Samantha Weigel/Daily Journal
Redwood City firefighters Jason White, Jason Fox, Joe Echema, Mark Calonico and Steve Martin sit around Station 20’s bowling alley table.
Redwood City firefighters are taking a piece of city history and turning it into station house legacies.
Local firefighters have begun to repurpose bowling alley lanes to create unique dinning tables that local firefighters will gather around for generations.
When Mel’s Bowl shut down, a few of the guys saw an opportunity to take on a joint venture and create unique tables at each fire station, said fire Capt. Jason Fox.
Of the five large pieces of old bowling lanes they retrieved, each piece of pine and maple was delicately hand laid and nailed more than 60 years ago, Fox said. With new developments rising throughout the county and many of the places he grew up with gone, the lanes are some of the last genuinely handmade pieces of the city’s history, Fox said.
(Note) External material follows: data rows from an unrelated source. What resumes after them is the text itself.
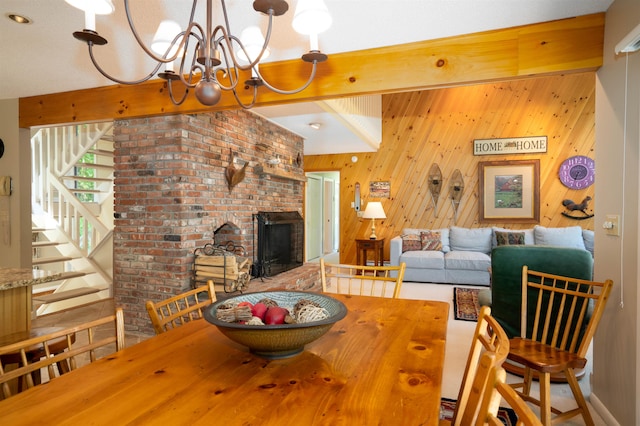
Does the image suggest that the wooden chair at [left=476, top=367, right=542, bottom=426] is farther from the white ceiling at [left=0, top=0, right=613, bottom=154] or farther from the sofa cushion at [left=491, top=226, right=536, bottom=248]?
the sofa cushion at [left=491, top=226, right=536, bottom=248]

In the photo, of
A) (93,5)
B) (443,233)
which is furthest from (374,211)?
(93,5)

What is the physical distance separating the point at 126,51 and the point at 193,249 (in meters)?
1.72

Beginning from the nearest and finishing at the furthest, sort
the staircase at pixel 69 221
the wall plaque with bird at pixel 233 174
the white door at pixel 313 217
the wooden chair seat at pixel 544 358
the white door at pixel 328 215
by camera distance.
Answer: the wooden chair seat at pixel 544 358, the wall plaque with bird at pixel 233 174, the staircase at pixel 69 221, the white door at pixel 313 217, the white door at pixel 328 215

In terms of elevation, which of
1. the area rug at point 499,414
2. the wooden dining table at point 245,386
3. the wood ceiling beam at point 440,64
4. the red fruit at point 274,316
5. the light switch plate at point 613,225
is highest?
the wood ceiling beam at point 440,64

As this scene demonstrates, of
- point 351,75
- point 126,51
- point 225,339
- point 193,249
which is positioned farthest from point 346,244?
point 225,339

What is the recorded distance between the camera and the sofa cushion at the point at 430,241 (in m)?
6.04

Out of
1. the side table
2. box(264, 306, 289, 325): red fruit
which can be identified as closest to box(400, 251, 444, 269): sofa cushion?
the side table

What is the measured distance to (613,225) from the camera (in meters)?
1.98

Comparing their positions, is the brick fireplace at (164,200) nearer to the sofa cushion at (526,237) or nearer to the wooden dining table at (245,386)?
the wooden dining table at (245,386)

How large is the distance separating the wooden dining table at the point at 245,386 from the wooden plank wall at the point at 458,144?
5795 mm

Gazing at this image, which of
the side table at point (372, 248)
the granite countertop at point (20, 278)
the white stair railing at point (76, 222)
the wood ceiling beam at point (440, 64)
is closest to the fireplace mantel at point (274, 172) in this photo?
the wood ceiling beam at point (440, 64)

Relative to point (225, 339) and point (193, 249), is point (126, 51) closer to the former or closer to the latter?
point (193, 249)

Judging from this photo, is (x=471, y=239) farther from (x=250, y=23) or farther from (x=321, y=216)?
(x=250, y=23)

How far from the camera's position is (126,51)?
2543 millimetres
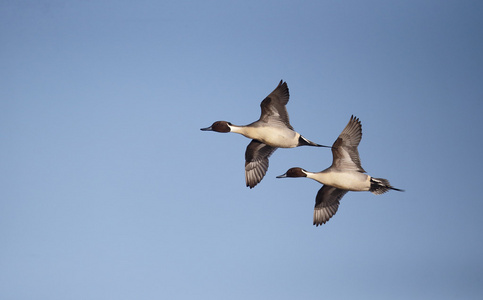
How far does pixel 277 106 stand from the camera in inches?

“To leave a part of Redwood City history, we used history,” Fox said.
Remarkably, during the construction of the first table, a firefighter found a station banner from the late 1800s under his bed, said fire Capt. Steve Martin. The banner dated back before the department was unionized, when it was made up of volunteer firefighters, Fox said. Firefighter tradition is steeped in history, so when it came time to choose a decal, they chose the Maltese Cross from the flag, Fox said. By using images from the flag that’s in disrepair and will soon turn to dust, they’re able to preserve the department’s history while forming a new tradition, Martin said.
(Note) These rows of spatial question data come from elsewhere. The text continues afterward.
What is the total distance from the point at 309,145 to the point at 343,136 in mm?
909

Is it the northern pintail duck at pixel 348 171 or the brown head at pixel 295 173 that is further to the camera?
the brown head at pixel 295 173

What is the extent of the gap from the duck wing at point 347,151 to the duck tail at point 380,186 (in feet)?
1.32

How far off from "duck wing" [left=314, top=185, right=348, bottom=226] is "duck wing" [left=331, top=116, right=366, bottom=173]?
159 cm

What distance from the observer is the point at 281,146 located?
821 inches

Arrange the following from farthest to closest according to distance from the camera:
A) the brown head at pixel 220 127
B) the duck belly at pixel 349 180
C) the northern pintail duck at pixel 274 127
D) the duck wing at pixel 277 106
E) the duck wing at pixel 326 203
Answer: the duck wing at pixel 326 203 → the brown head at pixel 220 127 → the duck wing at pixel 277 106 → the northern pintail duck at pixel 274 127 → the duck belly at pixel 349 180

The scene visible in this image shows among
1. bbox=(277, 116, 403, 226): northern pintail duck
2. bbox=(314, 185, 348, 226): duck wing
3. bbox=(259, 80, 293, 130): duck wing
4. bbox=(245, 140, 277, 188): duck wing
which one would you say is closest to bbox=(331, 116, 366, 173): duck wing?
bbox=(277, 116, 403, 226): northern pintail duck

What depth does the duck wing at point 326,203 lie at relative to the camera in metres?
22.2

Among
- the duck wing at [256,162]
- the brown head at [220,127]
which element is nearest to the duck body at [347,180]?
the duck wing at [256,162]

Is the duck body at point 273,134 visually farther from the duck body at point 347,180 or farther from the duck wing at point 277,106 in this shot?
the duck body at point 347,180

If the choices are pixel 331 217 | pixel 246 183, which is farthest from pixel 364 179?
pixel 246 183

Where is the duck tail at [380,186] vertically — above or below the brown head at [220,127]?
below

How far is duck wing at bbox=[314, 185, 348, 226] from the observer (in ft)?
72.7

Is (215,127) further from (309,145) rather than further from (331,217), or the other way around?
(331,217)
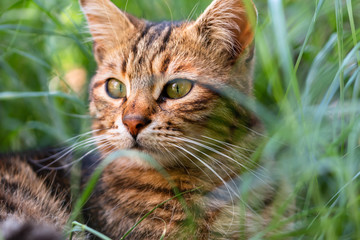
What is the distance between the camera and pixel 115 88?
1.79m

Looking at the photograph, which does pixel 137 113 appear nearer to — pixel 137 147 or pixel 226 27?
pixel 137 147

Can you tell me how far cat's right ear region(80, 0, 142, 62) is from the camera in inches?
74.2

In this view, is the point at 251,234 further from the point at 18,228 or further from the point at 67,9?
the point at 67,9

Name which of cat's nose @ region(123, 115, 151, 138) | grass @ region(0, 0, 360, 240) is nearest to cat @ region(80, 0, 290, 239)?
cat's nose @ region(123, 115, 151, 138)

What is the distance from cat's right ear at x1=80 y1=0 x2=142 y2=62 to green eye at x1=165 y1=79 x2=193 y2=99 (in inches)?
16.6

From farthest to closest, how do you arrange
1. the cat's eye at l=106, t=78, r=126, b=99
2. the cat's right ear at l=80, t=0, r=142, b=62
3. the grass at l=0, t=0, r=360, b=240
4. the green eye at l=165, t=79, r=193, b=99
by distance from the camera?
1. the cat's right ear at l=80, t=0, r=142, b=62
2. the cat's eye at l=106, t=78, r=126, b=99
3. the green eye at l=165, t=79, r=193, b=99
4. the grass at l=0, t=0, r=360, b=240

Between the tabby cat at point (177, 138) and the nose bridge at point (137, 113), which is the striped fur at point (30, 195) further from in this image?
the nose bridge at point (137, 113)

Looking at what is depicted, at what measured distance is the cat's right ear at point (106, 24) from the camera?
188 centimetres

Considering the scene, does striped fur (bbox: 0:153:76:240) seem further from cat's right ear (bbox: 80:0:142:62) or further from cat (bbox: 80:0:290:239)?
cat's right ear (bbox: 80:0:142:62)

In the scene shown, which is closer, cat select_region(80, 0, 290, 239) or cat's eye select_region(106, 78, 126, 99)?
cat select_region(80, 0, 290, 239)

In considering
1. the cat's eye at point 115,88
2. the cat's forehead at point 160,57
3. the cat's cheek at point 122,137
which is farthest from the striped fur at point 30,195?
the cat's forehead at point 160,57

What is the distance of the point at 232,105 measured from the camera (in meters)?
1.61

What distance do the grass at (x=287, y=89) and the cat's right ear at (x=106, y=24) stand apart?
0.15m

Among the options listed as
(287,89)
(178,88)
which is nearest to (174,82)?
(178,88)
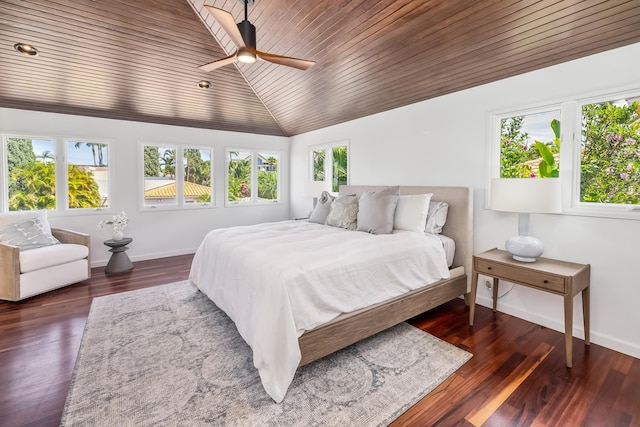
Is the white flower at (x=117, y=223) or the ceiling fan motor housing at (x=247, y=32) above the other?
the ceiling fan motor housing at (x=247, y=32)

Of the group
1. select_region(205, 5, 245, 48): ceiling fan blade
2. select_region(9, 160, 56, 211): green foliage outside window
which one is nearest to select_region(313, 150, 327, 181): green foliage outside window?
select_region(205, 5, 245, 48): ceiling fan blade

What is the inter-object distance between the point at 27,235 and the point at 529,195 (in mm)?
5489

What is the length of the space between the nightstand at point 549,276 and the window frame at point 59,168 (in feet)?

It took about two months for Fox and several others to build the department’s first bowling alley dining table. Sanding, smoothing, gluing and laying the finicky resin sealant to create the table was a learning process they undertook during their off time, Fox said.
Once the first one was built and homed at the large downtown Station Nine, the remaining stations’ dining tables started to look pretty shabby. So Martin decided to build the second table with his father, a retired San Mateo firefighter. It served as a symbolic father-son bonding opportunity and the chance to partake in the new tradition, Martin said.
“A dining table in a fire house lasts a long time, I’ve only got about six years left [before retirement] and I wanted to leave something behind, to carry on a tradition,” Martin said.
After deconstructing Station 20’s dilapidated circular dining table, along with pieces of exotic zebra and black walnut wood, he created the 7-foot-by-4-foot table with gold leaf inlay. He used the legs of the old table and sections of the top for bracing the underneath of the bowling alley table, Martin said.
Repurposing materials and keeping as many historic relics as possible is inherent to their culture, Fox said.
“We don’t throw anything away in fire service,” Fox said.
Future generations of firefighters will sit around these carefully crafted tables three times a day, all year long, Martin said. Leaving a meaningful contribution to the department and his successors is assuring to his “leave the place better than when you found it” motto, Martin said.
Gathering together and breaking bread is an important part of their day, it allows them to set aside rank and bond on a more personal level, Fox said. However, everyone has their own seat and, when entering into another station, respect entails asking where to sit, Fox said. Although the monstrous 16-foot-by-4-foot table at Station Nine could easily sit 30 people, they built a second smaller union table allowing them to comfortably host large dinners and retirement parties, Fox said.
About 20 firefighters retired in the last few years; gathering together to share stories, tease one another and catch up is an important pastime for them, Fox said.
Although both tables are still in their youth and the smooth coating that took careful preparation has remained pristine, Martin thinks fondly of the use they’ll undergo once he’s gone.
“If it gets scratched and dinged up and dented, well that’s what it’s all about,” Martin said.
Martin has agreed to help with subsequent tables and the third is already underway for Station 11. They take great pride in leaving a contribution to future firefighters and hope the tables will serve as a reminder of their service. Martin engraved the bottom of Station 20’s table and grins as he thinks of someone uncovering it in the future.
“I hope a lot of stories get told around these tables,” Martin said.